Robert A. Kyle, MD
Myeloma survivors owe much to Robert A. Kyle’s reluctance to perform autopsies or to undergo cardiac catheterization.
Those natural aversions led Kyle to choose hematology over two other research options toward the end of his Mayo Clinic residency, and launched Kyle on a course of research that has transformed our understanding of dysproteinemias, the family of plasma cell disorders related to multiple myeloma (MM).
The 86-year-old doctor, who has now been at the Mayo Clinic more than 60 years, not only discovered how such disorders progress to serious diseases such as MM, but also worked out the appropriate medical response at every step. Those and hundreds more breakthroughs stemmed from a unique combination of clinical practice, data mining, and sheer effort. Kyle has put in nearly 80-hour weeks for six decades now, and colleagues say he’s still working close to full speed. “It would be nearly impossible to overstate Robert Kyle’s impact on multiple myeloma research and treatment,” said Kenneth C. Anderson, MD, Harvard Medical School, Jerome Lipper Multiple Myeloma Center, and LeBow Institute for Myeloma Therapeutics. “He is my hero, my inspiration, my role model. He is a giant.”
A Landmark Paper
When Kyle began to study dysproteinemia in 1960, routine blood tests frequently found monoclonal gammopathies in patients with no symptoms of MM or other disease.

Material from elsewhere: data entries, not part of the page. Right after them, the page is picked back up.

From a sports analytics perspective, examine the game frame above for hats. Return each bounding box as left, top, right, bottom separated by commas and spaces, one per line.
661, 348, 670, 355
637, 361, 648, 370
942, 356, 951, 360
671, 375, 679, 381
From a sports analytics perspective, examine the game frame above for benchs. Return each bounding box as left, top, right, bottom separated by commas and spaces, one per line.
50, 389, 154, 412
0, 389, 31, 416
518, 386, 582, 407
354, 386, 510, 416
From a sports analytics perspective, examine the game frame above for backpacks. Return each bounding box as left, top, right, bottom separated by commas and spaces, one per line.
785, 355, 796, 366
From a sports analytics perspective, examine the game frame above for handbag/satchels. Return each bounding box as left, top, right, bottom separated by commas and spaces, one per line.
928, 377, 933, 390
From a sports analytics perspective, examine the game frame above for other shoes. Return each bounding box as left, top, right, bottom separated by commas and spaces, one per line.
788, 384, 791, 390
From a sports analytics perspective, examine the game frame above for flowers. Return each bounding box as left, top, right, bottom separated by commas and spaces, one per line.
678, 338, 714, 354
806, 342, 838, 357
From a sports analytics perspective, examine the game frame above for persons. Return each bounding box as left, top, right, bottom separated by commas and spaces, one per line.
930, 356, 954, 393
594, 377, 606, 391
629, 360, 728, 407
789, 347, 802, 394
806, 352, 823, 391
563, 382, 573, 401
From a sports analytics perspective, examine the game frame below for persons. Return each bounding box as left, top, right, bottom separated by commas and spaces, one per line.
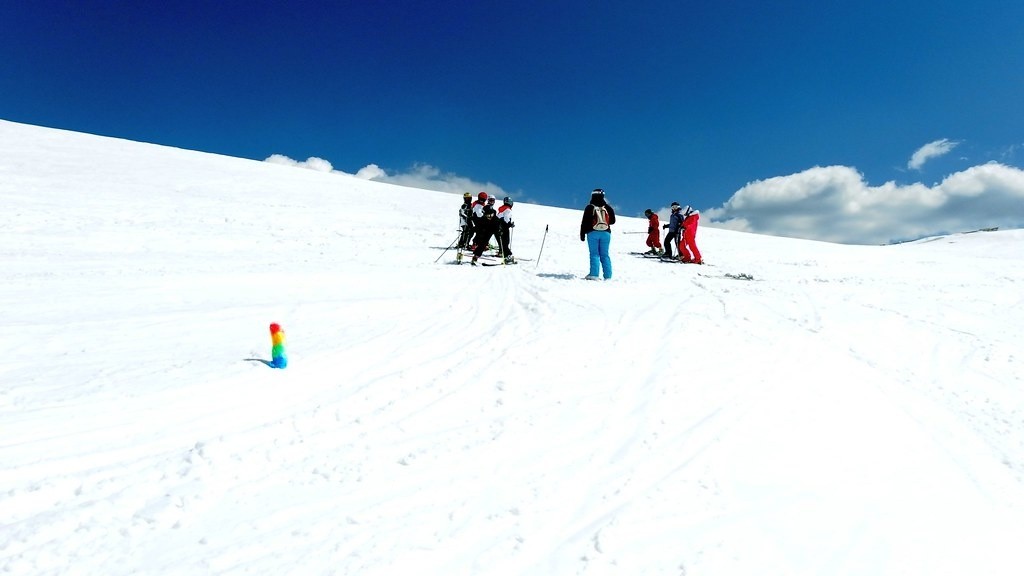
678, 205, 702, 262
644, 209, 664, 256
580, 188, 615, 281
663, 202, 684, 262
456, 191, 517, 267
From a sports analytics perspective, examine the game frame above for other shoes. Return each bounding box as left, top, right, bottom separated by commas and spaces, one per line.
585, 274, 599, 280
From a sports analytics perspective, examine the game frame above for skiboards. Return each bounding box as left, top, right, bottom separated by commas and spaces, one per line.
631, 249, 705, 265
430, 243, 533, 266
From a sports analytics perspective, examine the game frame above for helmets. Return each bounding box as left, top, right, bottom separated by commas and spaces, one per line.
591, 188, 606, 195
463, 193, 472, 197
504, 196, 513, 206
488, 195, 496, 201
478, 192, 487, 199
684, 205, 693, 215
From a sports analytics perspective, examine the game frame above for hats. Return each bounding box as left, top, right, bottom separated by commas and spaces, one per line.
671, 202, 679, 207
645, 209, 651, 214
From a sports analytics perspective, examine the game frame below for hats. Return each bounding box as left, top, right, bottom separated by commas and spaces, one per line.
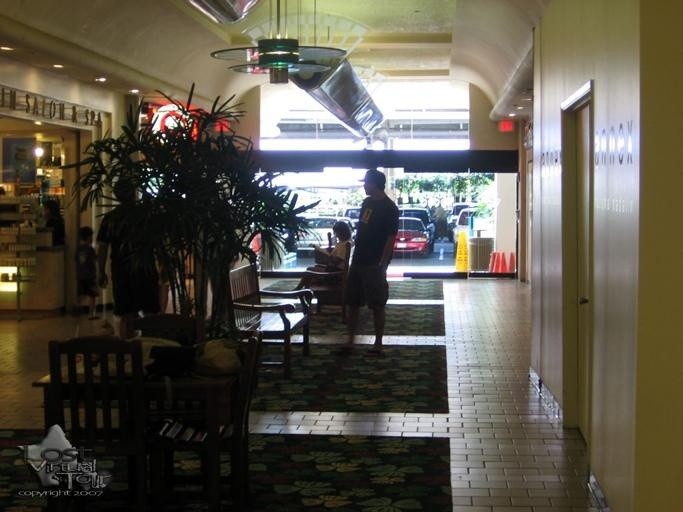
359, 170, 386, 189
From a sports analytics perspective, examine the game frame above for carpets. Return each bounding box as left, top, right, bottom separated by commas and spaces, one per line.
0, 281, 453, 512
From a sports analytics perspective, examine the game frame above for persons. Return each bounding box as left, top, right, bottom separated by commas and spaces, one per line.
76, 178, 169, 340
43, 200, 66, 246
292, 170, 399, 351
433, 204, 450, 242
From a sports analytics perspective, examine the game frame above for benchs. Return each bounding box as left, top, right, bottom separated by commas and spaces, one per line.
225, 240, 352, 367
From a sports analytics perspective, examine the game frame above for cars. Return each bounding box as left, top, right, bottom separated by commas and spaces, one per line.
446, 202, 480, 252
292, 203, 437, 258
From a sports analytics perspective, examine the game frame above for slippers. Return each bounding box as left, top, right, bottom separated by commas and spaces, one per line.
330, 346, 356, 355
361, 346, 385, 357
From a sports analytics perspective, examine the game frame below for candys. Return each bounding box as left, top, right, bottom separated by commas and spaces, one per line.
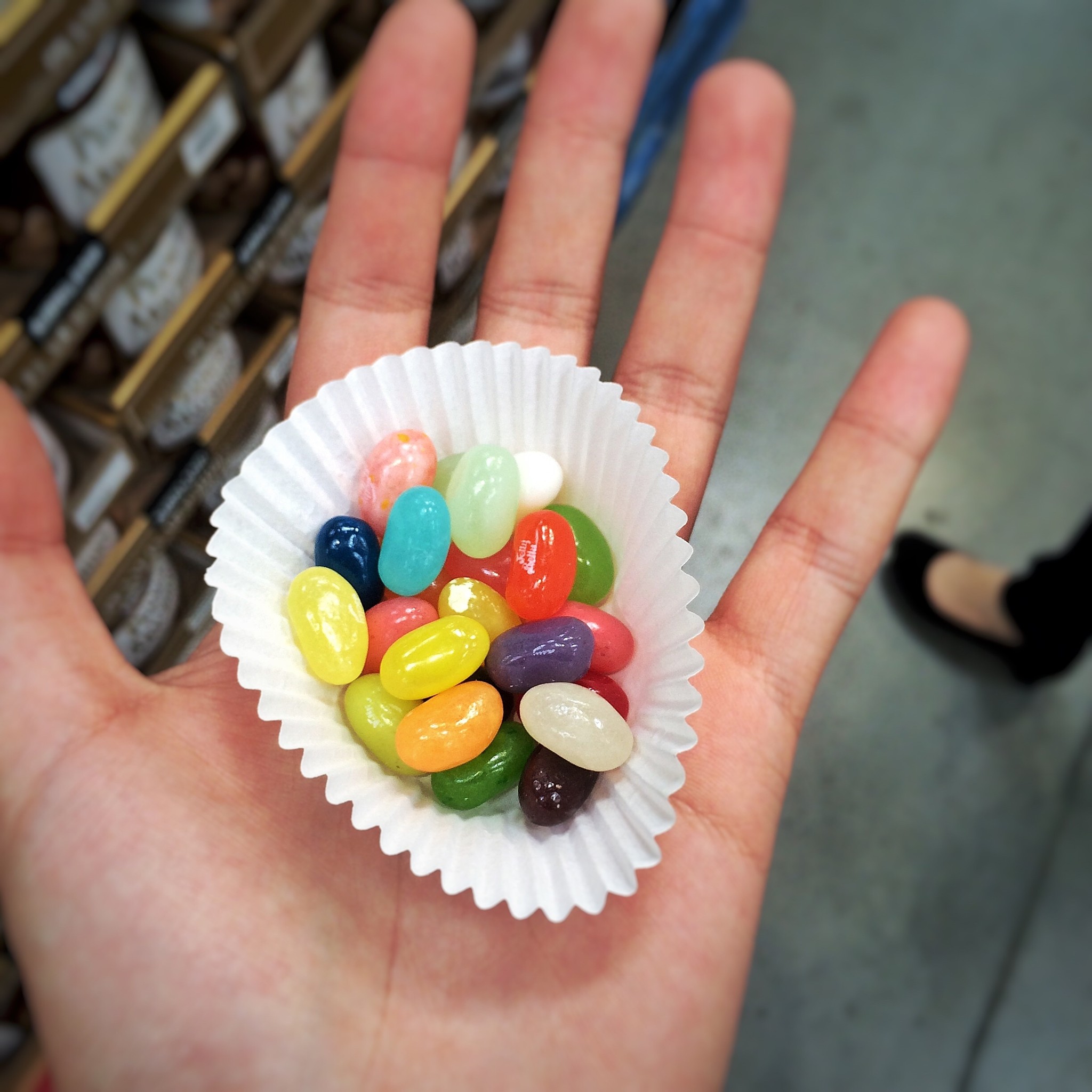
280, 427, 636, 826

Researchers had tracked some of those patients for a few years, found no tendency to develop disease, and dismissed the condition as benign. Kyle began the work that would change all that in 1964, when he saw that a patient had developed MM 19 years after first being diagnosed with what was then called “benign monoclonal gammopathy.” He wrote up that single case and published it, along with a warning that doctors might want to follow up on patients they diagnosed with a condition that might not be so benign.
He returned to the issue 14 years later with a landmark paper demonstrating that the condition, while sometimes genuinely benign, was also the precursor to dysproteinemia ranging from MM to Waldenström macroglobulinemia and primary amyloidosis. This finding definitively demonstrated the need to monitor, rather than simply ignore, the misunderstood condition, which, Kyle later demonstrated, afflicts 3% of European Americans and 6% of African Americans who are 50 years and older.
Unfortunately, that same paper, which mined data from thousands of patient files, did not find any way to determine which cases would progress to which diseases over what timetable. Indeed, the analysis specifically found that there was no way to make predictions in individual cases, which is why Kyle rechristened the diagnosis monoclonal gammopathy of undetermined significance (MGUS).
Two years later, Kyle and his protégé, Philip R. Greipp, MD, professor of Laboratory Medicine and Pathology at Mayo, traced the next step on the road to MM with a paper on six unusual patients.
Those patients had lab results that would then have prompted an MM diagnosis, but none of them had any symptoms, even after five years without treatment. Kyle and Greipp differentiated their condition from full MM with the label smoldering multiple myeloma (SMM).
“All of those papers, and hundreds more I’ve published, began with a clinical observation,” Kyle said. “I noticed something I could not explain and then went back into the records looking for patterns.”
A Treasure Trove of Data
When Kyle talks of going back to his records, he speaks of an incredible asset. Kyle’s longevity and work ethic, combined with some early success with data mining, led him to amass an unprecedented collection of patients with dysproteinemia and to invent breakthrough strategies for teasing insight from their files.
His data management efforts began in the 1960s, when no doctors kept files on computers, with an early IBM punch card system and progressed from there. The system now has records on more than 46,000 patients seen by Mayo’s dysproteinemia group, which now numbers 12 physicians. The database includes over 26,000 patients with MGUS, more than 8000 with myeloma, and nearly 4500 with AL amyloidosis.
Better still, the data on many of those patients span decades because Kyle set up a research survey system that automatically requests updates from every patient who hasn’t been to Mayo Clinic in a year. If the patient doesn’t respond, then a second letter goes out, and if the patient doesn’t respond to that, someone places a telephone call.